Mais en dépit de ces renforts, ils ne purent pas faire grand-chose non seulement face aux 1200 cavaliers syracusains, mais aussi à la cavalerie de la moitié de l’île qui se mobilise au compte-goutte pour renforcer les Syracusains, phénomène s’accentuant encore avec l’arrivée de Gylippe qui rassure les cités siciliotes qui n'ont plus à craindre une hégémonie syracusaine, puisqu'ils se placent non sous ses ordres à elle, mais sous ceux de la lointaine et prestigieuse Sparte. Comme quoi, un seul homme peut fait pencher la balance...
Quant aux alliés italiotes… c’est une prime offerte par les talents oratoires d’Alcibiade. De toute manière peu décisifs, composés surtout de trières, non d’infanterie ou de cavalerie, et ils rebroussent chemin à l’annonce de la destitution d’Alcibiade… Quand ils ne rallièrent pas l’ennemi en même temps que lui (comme Thourioi, fidèle à Sparte jusqu’à Aigos Potamos).
Bob a écrit :
Pour les sièges, un bon contre exemple serait celui de Syracuse par les Athéniens.
Les sièges de Potidée et de Syracuse ne sont pas vraiment comparables. A Potidée, les Athéniens sont maîtres du plat pays qui fait partie de leur « empire », et qui plus est bénéficient d’un corps de cavalerie fourni par les opposants de Perdiccas, à savoir Philippos et Pausanias, qui fournissent pas moins de 600 cavaliers pour un corps expéditionnaire de 3000 hoplites. La proportion est plus que notable, aucune cavalerie athénienne n’est nécessaire.
En Sicile, c’est le phénomène inverse, les Athéniens sont isolés au milieu d’un territoire hostile contrôlé par la cavalerie abondante de l’ennemi, et le siège n’est qu’un échappatoire pour tenter de renverser la vapeur. Nicias avait prévu le coup, mais son conseil ne fut suivit qu’avec un an de retard… trop tard…

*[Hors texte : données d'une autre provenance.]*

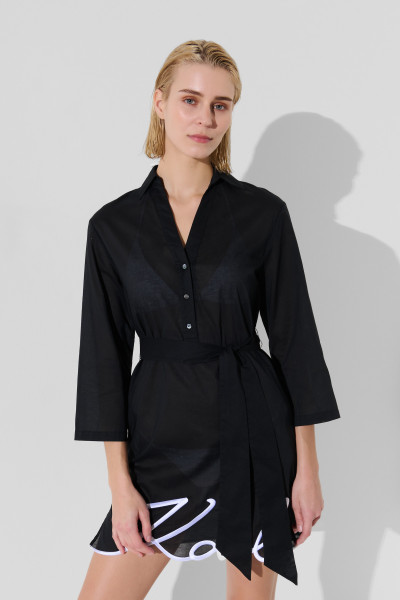 PLÁŽOVÉ OBLEČENÍ KARL LAGERFELD KARL DNA SIGNATURE BEACH DRESS - Fotografie č. 1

Une dernière parenthèse sur la cavalerie macédonienne, pour illustrer mes propos précédents : Thu. II.100 : «
Les Macédoniens ne songèrent pas à opposer à l'ennemi de l'infanterie. Mais à leurs alliés de l'intérieur qui pouvaient leur en fournir ils demandèrent de la cavalerie ; et, malgré leur infériorité numérique, ils attaquaient à l'improviste le camp des Thraces. Là où ils fonçaient, nul ne pouvait soutenir le choc de ces cavaliers hardis et cuirassés. Mais, cernés par la foule des ennemis bien supérieurs en nombre, ils se trouvaient dans une situation critique. Finalement ils renoncèrent à leurs attaques, à cause de la disproportion de leurs forces. ». Les forces de Sitalcès qu’affronte Perdiccas sont estimés par Thucydide à 150 000 hommes dont un tiers de cavalerie. Peu importe le chiffre réel, c’est la supériorité tactique de la cavalerie macédonienne sur ses voisins que je veux mettre en relief, dès 429.